» **SET OF TASKS**
1. Please print the passage of the Lisp style notes from "General Programming Style" up to and including "misunderstood by novices.", keeping every word as it appears.
2. Carry on the Lisp style notes from the point where they stop.

|
|
Here are some general suggestions/notes about improving Lisp
programming style, readability, correctness and efficiency. These are written by
Mark Kantrowitz and Barry
Margolin and come from the Lisp FAQ.
In addition, Hallvard Tretteberg's Lisp
Style Guide covers some of the same material.
There are also several books that cover Lisp programming style.
General Programming Style Rules
Often Misused Operators
Readability
Lisp Idioms
Documentation
Macros
File Modularization
Stylistic Preferences
Correctness and Efficiency Issues
The following operators often abused or misunderstood by novices.
Think twice before using any of these functions.
- MAPCAN is used with a function to return a variable number of
items to be included in an output list. When the function returns zero
or one items, the function serves as a filter. For example,
(mapcan #'(lambda (x) (when (and (numberp x) (evenp x)) (list x)))
'(1 2 3 4 x 5 y 6 z 7))
- Comment your code. Use three semicolons in the left margin before
the definition for major explanations. Use two semicolons that
float with the code to explain the routine that follows. Two
semicolons may also be used to explain the following line when the
comment is too long for the single semicolon treatment. Use
a single semicolon to the right of the code to explain a particular
line with a short comment. The number of semicolons used roughly
corresponds with the length of the comment. Put at least one blank
line before and after top-level expressions.

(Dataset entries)
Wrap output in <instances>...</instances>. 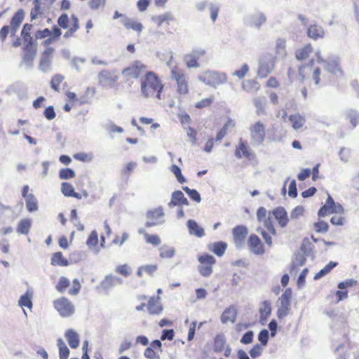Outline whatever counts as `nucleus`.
Segmentation results:
<instances>
[{
  "mask_svg": "<svg viewBox=\"0 0 359 359\" xmlns=\"http://www.w3.org/2000/svg\"><path fill=\"white\" fill-rule=\"evenodd\" d=\"M163 86L158 77L152 72H147L141 81V92L145 97H149L156 93V97L161 98Z\"/></svg>",
  "mask_w": 359,
  "mask_h": 359,
  "instance_id": "1",
  "label": "nucleus"
},
{
  "mask_svg": "<svg viewBox=\"0 0 359 359\" xmlns=\"http://www.w3.org/2000/svg\"><path fill=\"white\" fill-rule=\"evenodd\" d=\"M198 80L209 86L216 88L218 86L226 82L227 76L225 73L209 70L200 74Z\"/></svg>",
  "mask_w": 359,
  "mask_h": 359,
  "instance_id": "2",
  "label": "nucleus"
},
{
  "mask_svg": "<svg viewBox=\"0 0 359 359\" xmlns=\"http://www.w3.org/2000/svg\"><path fill=\"white\" fill-rule=\"evenodd\" d=\"M316 55L318 62L322 64L327 72L335 74L337 76H342L343 72L339 67V58L337 57H330L327 60H324L321 57L320 52L316 53Z\"/></svg>",
  "mask_w": 359,
  "mask_h": 359,
  "instance_id": "3",
  "label": "nucleus"
},
{
  "mask_svg": "<svg viewBox=\"0 0 359 359\" xmlns=\"http://www.w3.org/2000/svg\"><path fill=\"white\" fill-rule=\"evenodd\" d=\"M200 265L198 267L199 273L203 277H209L212 273V265L216 259L211 255L204 254L198 257Z\"/></svg>",
  "mask_w": 359,
  "mask_h": 359,
  "instance_id": "4",
  "label": "nucleus"
},
{
  "mask_svg": "<svg viewBox=\"0 0 359 359\" xmlns=\"http://www.w3.org/2000/svg\"><path fill=\"white\" fill-rule=\"evenodd\" d=\"M251 144L253 146L261 145L266 136L265 127L261 121L256 122L250 128Z\"/></svg>",
  "mask_w": 359,
  "mask_h": 359,
  "instance_id": "5",
  "label": "nucleus"
},
{
  "mask_svg": "<svg viewBox=\"0 0 359 359\" xmlns=\"http://www.w3.org/2000/svg\"><path fill=\"white\" fill-rule=\"evenodd\" d=\"M99 84L104 88L110 89L114 86L118 76L116 71L109 72L107 69L102 70L97 75Z\"/></svg>",
  "mask_w": 359,
  "mask_h": 359,
  "instance_id": "6",
  "label": "nucleus"
},
{
  "mask_svg": "<svg viewBox=\"0 0 359 359\" xmlns=\"http://www.w3.org/2000/svg\"><path fill=\"white\" fill-rule=\"evenodd\" d=\"M55 309L62 317H69L73 314L74 309L66 297H60L53 302Z\"/></svg>",
  "mask_w": 359,
  "mask_h": 359,
  "instance_id": "7",
  "label": "nucleus"
},
{
  "mask_svg": "<svg viewBox=\"0 0 359 359\" xmlns=\"http://www.w3.org/2000/svg\"><path fill=\"white\" fill-rule=\"evenodd\" d=\"M123 283V280L121 278L110 273L104 276L100 285L97 287V289H100L108 294L113 287L116 285H121Z\"/></svg>",
  "mask_w": 359,
  "mask_h": 359,
  "instance_id": "8",
  "label": "nucleus"
},
{
  "mask_svg": "<svg viewBox=\"0 0 359 359\" xmlns=\"http://www.w3.org/2000/svg\"><path fill=\"white\" fill-rule=\"evenodd\" d=\"M274 58L271 55L262 57L259 60L257 74L260 78H266L273 69Z\"/></svg>",
  "mask_w": 359,
  "mask_h": 359,
  "instance_id": "9",
  "label": "nucleus"
},
{
  "mask_svg": "<svg viewBox=\"0 0 359 359\" xmlns=\"http://www.w3.org/2000/svg\"><path fill=\"white\" fill-rule=\"evenodd\" d=\"M171 77L177 81V91L180 94L185 95L189 92L187 77L177 67L171 70Z\"/></svg>",
  "mask_w": 359,
  "mask_h": 359,
  "instance_id": "10",
  "label": "nucleus"
},
{
  "mask_svg": "<svg viewBox=\"0 0 359 359\" xmlns=\"http://www.w3.org/2000/svg\"><path fill=\"white\" fill-rule=\"evenodd\" d=\"M53 52L54 48L52 47H48L43 52L41 55L39 65V69L43 73H47L51 71Z\"/></svg>",
  "mask_w": 359,
  "mask_h": 359,
  "instance_id": "11",
  "label": "nucleus"
},
{
  "mask_svg": "<svg viewBox=\"0 0 359 359\" xmlns=\"http://www.w3.org/2000/svg\"><path fill=\"white\" fill-rule=\"evenodd\" d=\"M248 233V229L245 226H237L233 229V241L237 248H241L243 246Z\"/></svg>",
  "mask_w": 359,
  "mask_h": 359,
  "instance_id": "12",
  "label": "nucleus"
},
{
  "mask_svg": "<svg viewBox=\"0 0 359 359\" xmlns=\"http://www.w3.org/2000/svg\"><path fill=\"white\" fill-rule=\"evenodd\" d=\"M266 22V17L264 13L257 12L251 14L245 18V22L250 27L259 29L262 25Z\"/></svg>",
  "mask_w": 359,
  "mask_h": 359,
  "instance_id": "13",
  "label": "nucleus"
},
{
  "mask_svg": "<svg viewBox=\"0 0 359 359\" xmlns=\"http://www.w3.org/2000/svg\"><path fill=\"white\" fill-rule=\"evenodd\" d=\"M146 66L142 64L140 61H135L133 64L125 68L122 71V74L126 77L137 78L145 69Z\"/></svg>",
  "mask_w": 359,
  "mask_h": 359,
  "instance_id": "14",
  "label": "nucleus"
},
{
  "mask_svg": "<svg viewBox=\"0 0 359 359\" xmlns=\"http://www.w3.org/2000/svg\"><path fill=\"white\" fill-rule=\"evenodd\" d=\"M248 243L251 252L254 254L261 255L264 253V245L260 238L257 235H250Z\"/></svg>",
  "mask_w": 359,
  "mask_h": 359,
  "instance_id": "15",
  "label": "nucleus"
},
{
  "mask_svg": "<svg viewBox=\"0 0 359 359\" xmlns=\"http://www.w3.org/2000/svg\"><path fill=\"white\" fill-rule=\"evenodd\" d=\"M24 54L20 66L25 65L26 69H31L34 67L33 61L36 55V48L23 49Z\"/></svg>",
  "mask_w": 359,
  "mask_h": 359,
  "instance_id": "16",
  "label": "nucleus"
},
{
  "mask_svg": "<svg viewBox=\"0 0 359 359\" xmlns=\"http://www.w3.org/2000/svg\"><path fill=\"white\" fill-rule=\"evenodd\" d=\"M235 156L238 158H241L243 156H245L249 160H251L255 157V154L249 151L246 142L243 141V140L241 138L239 140L238 147L235 151Z\"/></svg>",
  "mask_w": 359,
  "mask_h": 359,
  "instance_id": "17",
  "label": "nucleus"
},
{
  "mask_svg": "<svg viewBox=\"0 0 359 359\" xmlns=\"http://www.w3.org/2000/svg\"><path fill=\"white\" fill-rule=\"evenodd\" d=\"M147 309L149 314L151 315H159L163 309L160 301V297H150L147 304Z\"/></svg>",
  "mask_w": 359,
  "mask_h": 359,
  "instance_id": "18",
  "label": "nucleus"
},
{
  "mask_svg": "<svg viewBox=\"0 0 359 359\" xmlns=\"http://www.w3.org/2000/svg\"><path fill=\"white\" fill-rule=\"evenodd\" d=\"M272 214L281 227L287 226L289 219L287 213L284 208L280 206L275 208L272 211Z\"/></svg>",
  "mask_w": 359,
  "mask_h": 359,
  "instance_id": "19",
  "label": "nucleus"
},
{
  "mask_svg": "<svg viewBox=\"0 0 359 359\" xmlns=\"http://www.w3.org/2000/svg\"><path fill=\"white\" fill-rule=\"evenodd\" d=\"M187 225L190 235L195 236L198 238H202L205 236L203 228L200 226L195 220L189 219Z\"/></svg>",
  "mask_w": 359,
  "mask_h": 359,
  "instance_id": "20",
  "label": "nucleus"
},
{
  "mask_svg": "<svg viewBox=\"0 0 359 359\" xmlns=\"http://www.w3.org/2000/svg\"><path fill=\"white\" fill-rule=\"evenodd\" d=\"M236 316L237 309L234 305H231L223 311L221 316V321L222 323H226L229 321L234 323Z\"/></svg>",
  "mask_w": 359,
  "mask_h": 359,
  "instance_id": "21",
  "label": "nucleus"
},
{
  "mask_svg": "<svg viewBox=\"0 0 359 359\" xmlns=\"http://www.w3.org/2000/svg\"><path fill=\"white\" fill-rule=\"evenodd\" d=\"M65 337L72 348H76L80 344L79 336L76 332L72 329H69L65 332Z\"/></svg>",
  "mask_w": 359,
  "mask_h": 359,
  "instance_id": "22",
  "label": "nucleus"
},
{
  "mask_svg": "<svg viewBox=\"0 0 359 359\" xmlns=\"http://www.w3.org/2000/svg\"><path fill=\"white\" fill-rule=\"evenodd\" d=\"M306 257L302 253H300L299 252H297L294 254V258L292 262L291 266H290V273H296L300 266L305 264L306 261Z\"/></svg>",
  "mask_w": 359,
  "mask_h": 359,
  "instance_id": "23",
  "label": "nucleus"
},
{
  "mask_svg": "<svg viewBox=\"0 0 359 359\" xmlns=\"http://www.w3.org/2000/svg\"><path fill=\"white\" fill-rule=\"evenodd\" d=\"M208 248L209 250L212 252L217 256L222 257L227 248V244L224 241H217L210 243L208 245Z\"/></svg>",
  "mask_w": 359,
  "mask_h": 359,
  "instance_id": "24",
  "label": "nucleus"
},
{
  "mask_svg": "<svg viewBox=\"0 0 359 359\" xmlns=\"http://www.w3.org/2000/svg\"><path fill=\"white\" fill-rule=\"evenodd\" d=\"M121 22L126 29H131L133 31L138 32V34H140L143 29V25L142 23L134 21L129 18L125 17L121 20Z\"/></svg>",
  "mask_w": 359,
  "mask_h": 359,
  "instance_id": "25",
  "label": "nucleus"
},
{
  "mask_svg": "<svg viewBox=\"0 0 359 359\" xmlns=\"http://www.w3.org/2000/svg\"><path fill=\"white\" fill-rule=\"evenodd\" d=\"M314 64L313 59L311 60L308 64L303 65L298 69V79L303 82L311 72Z\"/></svg>",
  "mask_w": 359,
  "mask_h": 359,
  "instance_id": "26",
  "label": "nucleus"
},
{
  "mask_svg": "<svg viewBox=\"0 0 359 359\" xmlns=\"http://www.w3.org/2000/svg\"><path fill=\"white\" fill-rule=\"evenodd\" d=\"M307 34L310 38L316 40L323 37L324 30L321 26L313 25L308 28Z\"/></svg>",
  "mask_w": 359,
  "mask_h": 359,
  "instance_id": "27",
  "label": "nucleus"
},
{
  "mask_svg": "<svg viewBox=\"0 0 359 359\" xmlns=\"http://www.w3.org/2000/svg\"><path fill=\"white\" fill-rule=\"evenodd\" d=\"M289 121L292 123V126L294 130L301 128L306 123V118L299 113L291 114L289 116Z\"/></svg>",
  "mask_w": 359,
  "mask_h": 359,
  "instance_id": "28",
  "label": "nucleus"
},
{
  "mask_svg": "<svg viewBox=\"0 0 359 359\" xmlns=\"http://www.w3.org/2000/svg\"><path fill=\"white\" fill-rule=\"evenodd\" d=\"M53 266H67L69 265V261L65 258L61 252H57L53 254L51 263Z\"/></svg>",
  "mask_w": 359,
  "mask_h": 359,
  "instance_id": "29",
  "label": "nucleus"
},
{
  "mask_svg": "<svg viewBox=\"0 0 359 359\" xmlns=\"http://www.w3.org/2000/svg\"><path fill=\"white\" fill-rule=\"evenodd\" d=\"M57 345L59 349L60 359H67L70 351L64 340L61 338L57 339Z\"/></svg>",
  "mask_w": 359,
  "mask_h": 359,
  "instance_id": "30",
  "label": "nucleus"
},
{
  "mask_svg": "<svg viewBox=\"0 0 359 359\" xmlns=\"http://www.w3.org/2000/svg\"><path fill=\"white\" fill-rule=\"evenodd\" d=\"M32 226V220L30 219H21L17 226V232L20 234H28Z\"/></svg>",
  "mask_w": 359,
  "mask_h": 359,
  "instance_id": "31",
  "label": "nucleus"
},
{
  "mask_svg": "<svg viewBox=\"0 0 359 359\" xmlns=\"http://www.w3.org/2000/svg\"><path fill=\"white\" fill-rule=\"evenodd\" d=\"M338 265V262L330 261L324 268L318 271L314 276V280H319L328 274L332 269Z\"/></svg>",
  "mask_w": 359,
  "mask_h": 359,
  "instance_id": "32",
  "label": "nucleus"
},
{
  "mask_svg": "<svg viewBox=\"0 0 359 359\" xmlns=\"http://www.w3.org/2000/svg\"><path fill=\"white\" fill-rule=\"evenodd\" d=\"M27 210L30 212H35L39 209L38 201L33 194H29L25 199Z\"/></svg>",
  "mask_w": 359,
  "mask_h": 359,
  "instance_id": "33",
  "label": "nucleus"
},
{
  "mask_svg": "<svg viewBox=\"0 0 359 359\" xmlns=\"http://www.w3.org/2000/svg\"><path fill=\"white\" fill-rule=\"evenodd\" d=\"M25 18V12L22 9H19L12 17L11 20V27L19 28Z\"/></svg>",
  "mask_w": 359,
  "mask_h": 359,
  "instance_id": "34",
  "label": "nucleus"
},
{
  "mask_svg": "<svg viewBox=\"0 0 359 359\" xmlns=\"http://www.w3.org/2000/svg\"><path fill=\"white\" fill-rule=\"evenodd\" d=\"M159 257L163 259L172 258L175 256L176 251L175 248L163 245L159 248Z\"/></svg>",
  "mask_w": 359,
  "mask_h": 359,
  "instance_id": "35",
  "label": "nucleus"
},
{
  "mask_svg": "<svg viewBox=\"0 0 359 359\" xmlns=\"http://www.w3.org/2000/svg\"><path fill=\"white\" fill-rule=\"evenodd\" d=\"M184 196V195L182 193V191H181L180 190L173 191L171 195V200L168 203V206L170 208H172V207L177 206V205L180 206L181 200Z\"/></svg>",
  "mask_w": 359,
  "mask_h": 359,
  "instance_id": "36",
  "label": "nucleus"
},
{
  "mask_svg": "<svg viewBox=\"0 0 359 359\" xmlns=\"http://www.w3.org/2000/svg\"><path fill=\"white\" fill-rule=\"evenodd\" d=\"M346 116L349 119L353 128H355L359 122V112L355 109H349L346 111Z\"/></svg>",
  "mask_w": 359,
  "mask_h": 359,
  "instance_id": "37",
  "label": "nucleus"
},
{
  "mask_svg": "<svg viewBox=\"0 0 359 359\" xmlns=\"http://www.w3.org/2000/svg\"><path fill=\"white\" fill-rule=\"evenodd\" d=\"M152 19L158 24V26L159 27L161 26L164 22L168 23L170 21L174 20L173 15L170 12H166L162 15L155 16Z\"/></svg>",
  "mask_w": 359,
  "mask_h": 359,
  "instance_id": "38",
  "label": "nucleus"
},
{
  "mask_svg": "<svg viewBox=\"0 0 359 359\" xmlns=\"http://www.w3.org/2000/svg\"><path fill=\"white\" fill-rule=\"evenodd\" d=\"M313 48L311 44H306L304 48L299 49L296 52V58L298 60H302L309 57V55L312 52Z\"/></svg>",
  "mask_w": 359,
  "mask_h": 359,
  "instance_id": "39",
  "label": "nucleus"
},
{
  "mask_svg": "<svg viewBox=\"0 0 359 359\" xmlns=\"http://www.w3.org/2000/svg\"><path fill=\"white\" fill-rule=\"evenodd\" d=\"M242 87L244 90L248 93H255L259 89V85L257 82L255 81H244L242 84Z\"/></svg>",
  "mask_w": 359,
  "mask_h": 359,
  "instance_id": "40",
  "label": "nucleus"
},
{
  "mask_svg": "<svg viewBox=\"0 0 359 359\" xmlns=\"http://www.w3.org/2000/svg\"><path fill=\"white\" fill-rule=\"evenodd\" d=\"M182 189L192 201L197 203H200L201 201V194L196 189H190L188 187H182Z\"/></svg>",
  "mask_w": 359,
  "mask_h": 359,
  "instance_id": "41",
  "label": "nucleus"
},
{
  "mask_svg": "<svg viewBox=\"0 0 359 359\" xmlns=\"http://www.w3.org/2000/svg\"><path fill=\"white\" fill-rule=\"evenodd\" d=\"M164 216V211L161 206L156 209L148 210L147 217L151 219H157Z\"/></svg>",
  "mask_w": 359,
  "mask_h": 359,
  "instance_id": "42",
  "label": "nucleus"
},
{
  "mask_svg": "<svg viewBox=\"0 0 359 359\" xmlns=\"http://www.w3.org/2000/svg\"><path fill=\"white\" fill-rule=\"evenodd\" d=\"M313 247L311 243L307 238H304L298 252L309 257L311 255Z\"/></svg>",
  "mask_w": 359,
  "mask_h": 359,
  "instance_id": "43",
  "label": "nucleus"
},
{
  "mask_svg": "<svg viewBox=\"0 0 359 359\" xmlns=\"http://www.w3.org/2000/svg\"><path fill=\"white\" fill-rule=\"evenodd\" d=\"M76 176L75 171L72 168H62L59 171V178L60 180H69Z\"/></svg>",
  "mask_w": 359,
  "mask_h": 359,
  "instance_id": "44",
  "label": "nucleus"
},
{
  "mask_svg": "<svg viewBox=\"0 0 359 359\" xmlns=\"http://www.w3.org/2000/svg\"><path fill=\"white\" fill-rule=\"evenodd\" d=\"M32 294H29L28 292H26L23 295L20 297L18 301V304L21 307L25 306L27 308H32Z\"/></svg>",
  "mask_w": 359,
  "mask_h": 359,
  "instance_id": "45",
  "label": "nucleus"
},
{
  "mask_svg": "<svg viewBox=\"0 0 359 359\" xmlns=\"http://www.w3.org/2000/svg\"><path fill=\"white\" fill-rule=\"evenodd\" d=\"M69 280L65 276H62L60 278L59 281L55 287L59 292L63 293L65 291L66 288H67L69 286Z\"/></svg>",
  "mask_w": 359,
  "mask_h": 359,
  "instance_id": "46",
  "label": "nucleus"
},
{
  "mask_svg": "<svg viewBox=\"0 0 359 359\" xmlns=\"http://www.w3.org/2000/svg\"><path fill=\"white\" fill-rule=\"evenodd\" d=\"M198 59L194 54H187L184 56V61L187 64V66L189 68L194 67L197 68L199 67V64L197 62Z\"/></svg>",
  "mask_w": 359,
  "mask_h": 359,
  "instance_id": "47",
  "label": "nucleus"
},
{
  "mask_svg": "<svg viewBox=\"0 0 359 359\" xmlns=\"http://www.w3.org/2000/svg\"><path fill=\"white\" fill-rule=\"evenodd\" d=\"M61 191L64 196L67 197H72L74 194V189L73 186L68 182H62L61 184Z\"/></svg>",
  "mask_w": 359,
  "mask_h": 359,
  "instance_id": "48",
  "label": "nucleus"
},
{
  "mask_svg": "<svg viewBox=\"0 0 359 359\" xmlns=\"http://www.w3.org/2000/svg\"><path fill=\"white\" fill-rule=\"evenodd\" d=\"M264 97H255L253 100V103L255 104V107H256L257 114L258 115L264 113Z\"/></svg>",
  "mask_w": 359,
  "mask_h": 359,
  "instance_id": "49",
  "label": "nucleus"
},
{
  "mask_svg": "<svg viewBox=\"0 0 359 359\" xmlns=\"http://www.w3.org/2000/svg\"><path fill=\"white\" fill-rule=\"evenodd\" d=\"M340 160L344 163H348L351 157V149L346 147H341L339 151Z\"/></svg>",
  "mask_w": 359,
  "mask_h": 359,
  "instance_id": "50",
  "label": "nucleus"
},
{
  "mask_svg": "<svg viewBox=\"0 0 359 359\" xmlns=\"http://www.w3.org/2000/svg\"><path fill=\"white\" fill-rule=\"evenodd\" d=\"M72 18L74 20V25L72 28H70L68 31H67L64 34V38H69L72 36L73 34L79 29V20L75 15H72Z\"/></svg>",
  "mask_w": 359,
  "mask_h": 359,
  "instance_id": "51",
  "label": "nucleus"
},
{
  "mask_svg": "<svg viewBox=\"0 0 359 359\" xmlns=\"http://www.w3.org/2000/svg\"><path fill=\"white\" fill-rule=\"evenodd\" d=\"M208 7L210 13V18L212 19V22H215L216 19L217 18L220 7L218 4L212 3H210L208 4Z\"/></svg>",
  "mask_w": 359,
  "mask_h": 359,
  "instance_id": "52",
  "label": "nucleus"
},
{
  "mask_svg": "<svg viewBox=\"0 0 359 359\" xmlns=\"http://www.w3.org/2000/svg\"><path fill=\"white\" fill-rule=\"evenodd\" d=\"M263 351L262 346L259 344H256L253 346V347L250 350L249 354L252 358H259Z\"/></svg>",
  "mask_w": 359,
  "mask_h": 359,
  "instance_id": "53",
  "label": "nucleus"
},
{
  "mask_svg": "<svg viewBox=\"0 0 359 359\" xmlns=\"http://www.w3.org/2000/svg\"><path fill=\"white\" fill-rule=\"evenodd\" d=\"M115 272L124 277H128L130 273V268L126 264L118 265L116 267Z\"/></svg>",
  "mask_w": 359,
  "mask_h": 359,
  "instance_id": "54",
  "label": "nucleus"
},
{
  "mask_svg": "<svg viewBox=\"0 0 359 359\" xmlns=\"http://www.w3.org/2000/svg\"><path fill=\"white\" fill-rule=\"evenodd\" d=\"M269 338V333L266 329L262 330L258 334V340L260 341V345L266 346L268 344Z\"/></svg>",
  "mask_w": 359,
  "mask_h": 359,
  "instance_id": "55",
  "label": "nucleus"
},
{
  "mask_svg": "<svg viewBox=\"0 0 359 359\" xmlns=\"http://www.w3.org/2000/svg\"><path fill=\"white\" fill-rule=\"evenodd\" d=\"M314 227L318 233H326L329 229L328 224L323 220H320L314 224Z\"/></svg>",
  "mask_w": 359,
  "mask_h": 359,
  "instance_id": "56",
  "label": "nucleus"
},
{
  "mask_svg": "<svg viewBox=\"0 0 359 359\" xmlns=\"http://www.w3.org/2000/svg\"><path fill=\"white\" fill-rule=\"evenodd\" d=\"M64 79V76L60 75V74H56L55 76H54L52 79H51V81H50V86H51V88L56 90V91H58L59 90V86L60 84L61 83V82L63 81Z\"/></svg>",
  "mask_w": 359,
  "mask_h": 359,
  "instance_id": "57",
  "label": "nucleus"
},
{
  "mask_svg": "<svg viewBox=\"0 0 359 359\" xmlns=\"http://www.w3.org/2000/svg\"><path fill=\"white\" fill-rule=\"evenodd\" d=\"M97 243H98L97 233L95 231H93L87 239L86 245L89 248H91V247L95 246L97 244Z\"/></svg>",
  "mask_w": 359,
  "mask_h": 359,
  "instance_id": "58",
  "label": "nucleus"
},
{
  "mask_svg": "<svg viewBox=\"0 0 359 359\" xmlns=\"http://www.w3.org/2000/svg\"><path fill=\"white\" fill-rule=\"evenodd\" d=\"M249 71V67L247 64H244L240 69L236 70L232 73V76H237L241 79L245 77L247 72Z\"/></svg>",
  "mask_w": 359,
  "mask_h": 359,
  "instance_id": "59",
  "label": "nucleus"
},
{
  "mask_svg": "<svg viewBox=\"0 0 359 359\" xmlns=\"http://www.w3.org/2000/svg\"><path fill=\"white\" fill-rule=\"evenodd\" d=\"M254 337V332L252 330L246 332L241 339V343L243 344H249L252 342Z\"/></svg>",
  "mask_w": 359,
  "mask_h": 359,
  "instance_id": "60",
  "label": "nucleus"
},
{
  "mask_svg": "<svg viewBox=\"0 0 359 359\" xmlns=\"http://www.w3.org/2000/svg\"><path fill=\"white\" fill-rule=\"evenodd\" d=\"M358 281L355 279H347L344 281L340 282L338 284V288L340 290L346 289L348 287H353L356 285Z\"/></svg>",
  "mask_w": 359,
  "mask_h": 359,
  "instance_id": "61",
  "label": "nucleus"
},
{
  "mask_svg": "<svg viewBox=\"0 0 359 359\" xmlns=\"http://www.w3.org/2000/svg\"><path fill=\"white\" fill-rule=\"evenodd\" d=\"M174 336H175V332L172 329H165L162 331L161 339L162 341H164L166 339L171 341L173 339Z\"/></svg>",
  "mask_w": 359,
  "mask_h": 359,
  "instance_id": "62",
  "label": "nucleus"
},
{
  "mask_svg": "<svg viewBox=\"0 0 359 359\" xmlns=\"http://www.w3.org/2000/svg\"><path fill=\"white\" fill-rule=\"evenodd\" d=\"M144 236L146 238V241L148 243L152 244L154 245H158L161 243V239L157 235H149L148 233H145Z\"/></svg>",
  "mask_w": 359,
  "mask_h": 359,
  "instance_id": "63",
  "label": "nucleus"
},
{
  "mask_svg": "<svg viewBox=\"0 0 359 359\" xmlns=\"http://www.w3.org/2000/svg\"><path fill=\"white\" fill-rule=\"evenodd\" d=\"M144 355L149 359H161L160 355L151 347H147L145 349Z\"/></svg>",
  "mask_w": 359,
  "mask_h": 359,
  "instance_id": "64",
  "label": "nucleus"
}]
</instances>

» **WRITTEN ANSWERS**
1.
General Programming Style Rules
Often Misused Operators
Readability
Lisp Idioms
Documentation
Macros
File Modularization
Stylistic Preferences
Correctness and Efficiency Issues
The following operators often abused or misunderstood by novices.

2.
- Include documentation strings in your code. This lets users
get help while running your program without having to resort to
the source code or printed documentation.
- Never use a macro instead of a function for efficiency reasons.
Declaim the function as inline -- for example,
(DECLAIM (INLINE ..))
This is not a magic bullet -- be forewarned that inline
expansions can often increase the code size dramatically. INLINE
should be used only for short functions where the tradeoff is
likely to be worthwhile: inner loops, types that the compiler
might do something smart with, and so on.
- When defining a macro that provides an implicit PROGN, use the
&BODY lambda-list keyword instead of &REST.
- Use gensyms for bindings within a macro, unless the macro lets
the user explicitly specify the variable. For example:
(defmacro foo ((iter-var list) body-form
&body body)
(let ((result (gensym "RESULT")))
`(let ((,result nil))
(dolist (,iter-var ,list ,result)
(setq ,result ,body-form)
(when ,result
,@body)))))
This avoids errors caused by collisions during macro expansion
between variable names used in the macro definition and in the
supplied body.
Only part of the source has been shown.